What do you mean by the word “Injustice”? It is an unjust act which affects someone or some other ones in social, financial and/or emotional terms, an act that inflicts undeserved hurt, involving unfairness to another or violation of one's rights.  Martin Luther King, Jr. quotes, “Injustice anywhere is a threat to justice everywhere.” Injustice of any kind is injustice. Even rigid justice is also injustice. But injustice never rules forever.
When the criminal court system was established its intent was to punish the guilty in a humane way and to set the innocent free. From personal experience I observe that the court system is now not about innocence or guilt. The court system is about whom you know and money, usually forcing most people into an involuntary plea. How would you expect that you are going to have fair play in getting justice? Those who get benefits out of turn appreciate judiciary overwhelming. Why does judiciary not take action against majority of its officers and employees who take bribe or do not perform their duties properly when they understand that even a minor slip or mishandling on their hands can cause terrible losses to the persons who come for seeking justice? The corrupt practices carried on in the corridors of the judiciary temples have made the process so costly that the poor people never feel easy to go to judiciary for justice. There are millions of cases pending for disposal but neither the judiciary or the Government is serious to take action for early disposal. Those who have got influence get their matters settled as per their convenience. Money and terror too prevail over the judiciary, it appears.
In Criminal Justice,   the most   important   real - world fact about our criminal justice system is that   a person accused of crimes enjoy no advantages, no matter how many rights the courts and legislatures have apportioned them. For the overwhelming majority of cases, they have no opportunity to exercise any of their rights. Instead, these rights are plea-bargained away.

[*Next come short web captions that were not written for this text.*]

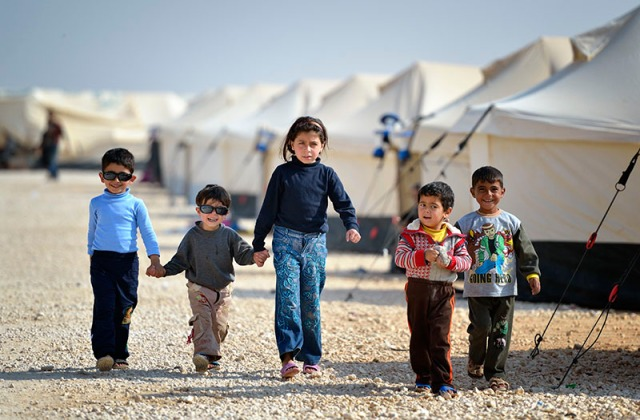 Children walking in the Zaatari Refugee Camp, located near Mafraq, Jordan. Opened in July, 2012, the camp holds upwards of 20,000 refugees from the civil war inside Syria. International Orthodox Christian Charities and other members of the ACT Alliance are active in the camp providing essential items and services.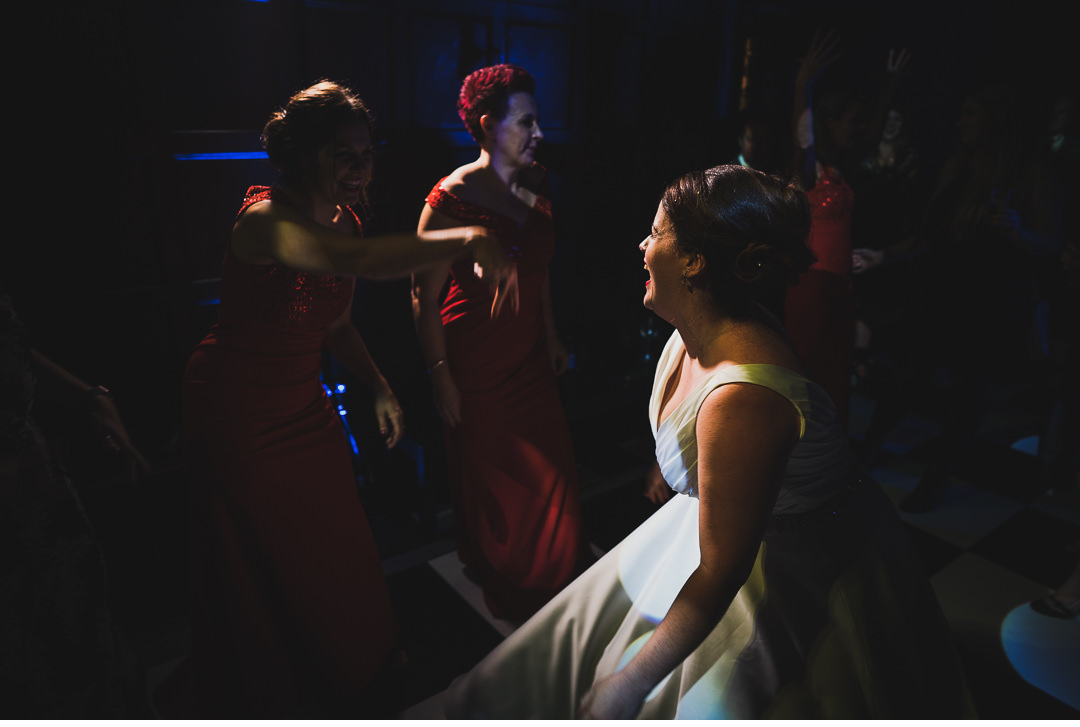 Bride laughing with friends on the dance floor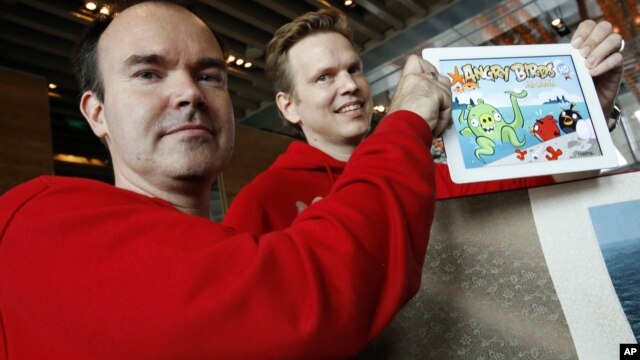 Peter Vesterbacka, Mighty Eagle, Chief Marketing Officer, left, and Henri Holm, Senior Vice President Of Rovio Asia, right, show the latest version of Angry Birds after the opening ceremony of the Shanghai office of Rovio, maker of popular computer game.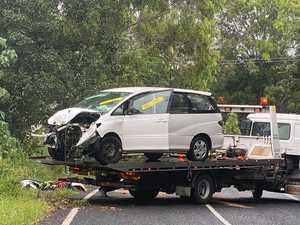 Woman injured as minivan ploughs down embankment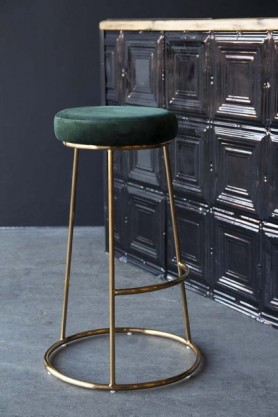 Lifestyle image of the Atlantis Velvet Bar Stool in Rich Green with tin tile bar in background on grey flooring and dark wall background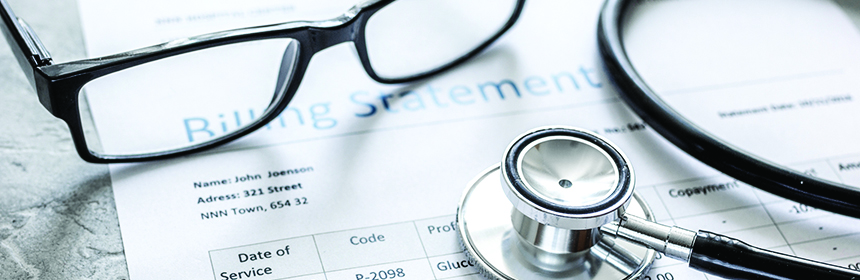 medical bill with stethoscope on table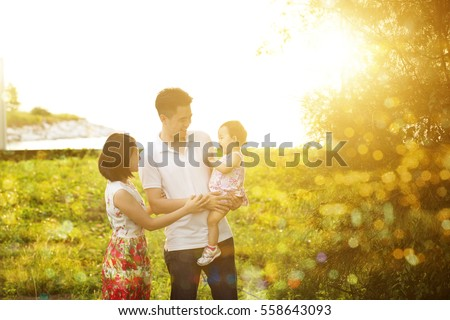 Portrait of cheerful family enjoying outdoor activity together, walking on garden park in beautiful sunset during holiday vacations.
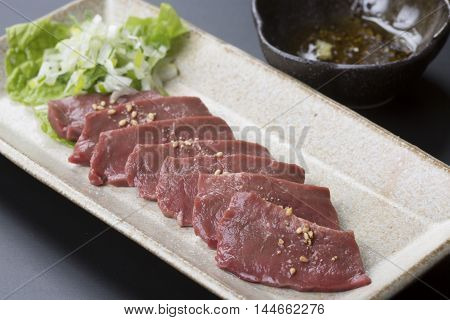Beef heart stabbing Salt with wasabi and Ginger soy sauce on platter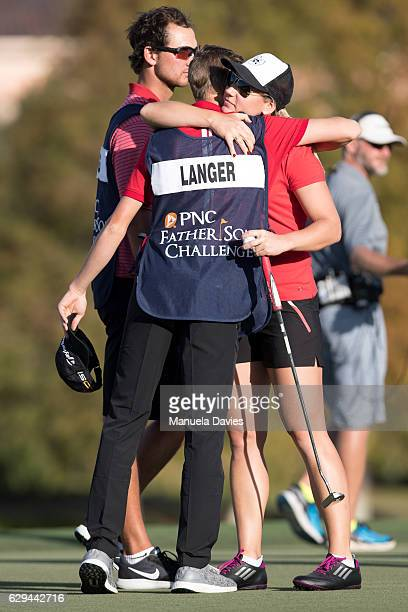 Jason and Christina Langer of Germany hug on the 18th green after the first round of the PNC Father/Son Challenge at The RitzCarlton Golf Club on...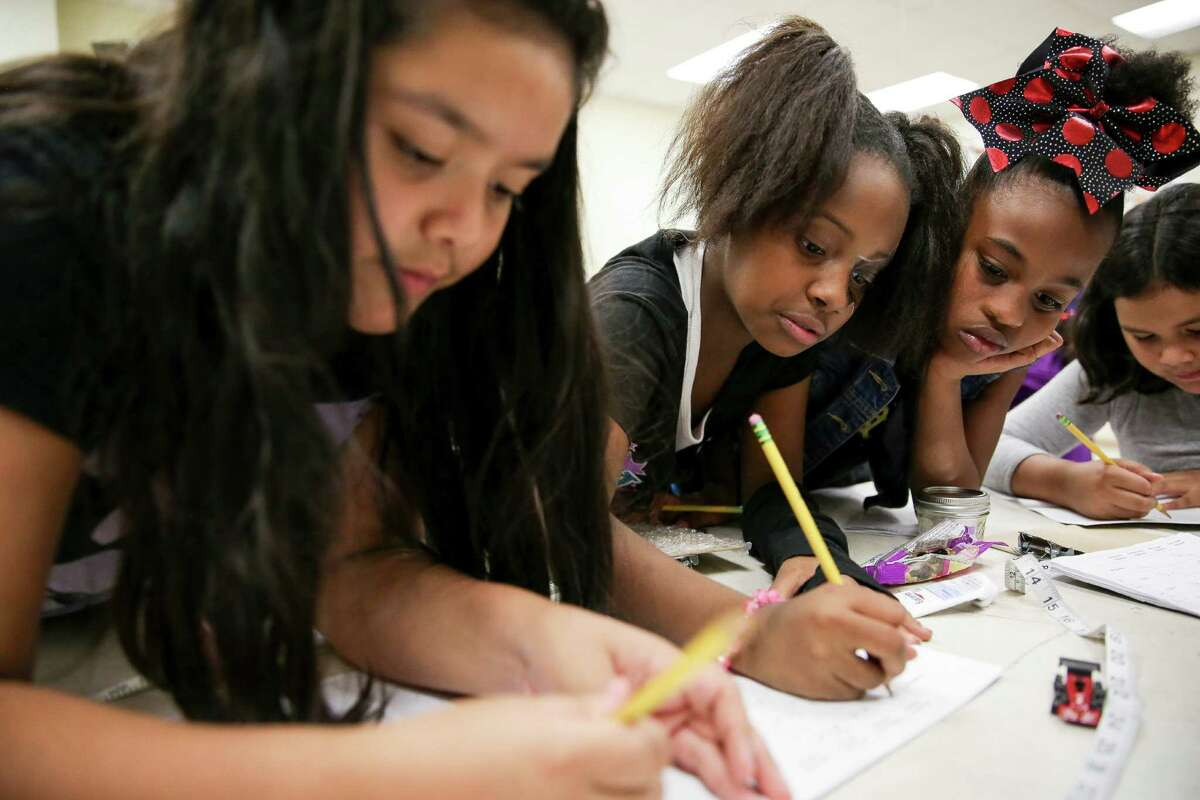Fourth- graders Litzy Vega, from left, Aaliyah Williams, and London Thorn record their results after an experiment to learn about friction during the Girlstart program last week at Heflin Elementary School in Houston.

First of all if you don’t have friends in high places i.e. police, lawyers, politicians, and judges then basically you are up a creek without a paddle. It has been proven time and time again that police, judges, and politicians can be in one’s pocket for the right price. Which brings me back to taking a plea, without these people in your court, your life is left in the same peoples hands In “Criminal Justice”, because the accused have robust rights, formally it would be too expensive and time consuming actually to permit them to exercise those rights, and as a result defendants are compelled to bargain them away.
Rights are now just an illusion created so that you believe you are going to be treated fairly. If the prosecutor could not threaten defendants by “upping the ante” so the court reasoned, there would be fewer guilty pleas and the system would collapse. So the prosecutor can bring even higher charges against me if I don’t plead guilty to my original charges. It makes sense in a corrupt system. Mankind must put an end to injustice, or the injustice will put an end to mankind.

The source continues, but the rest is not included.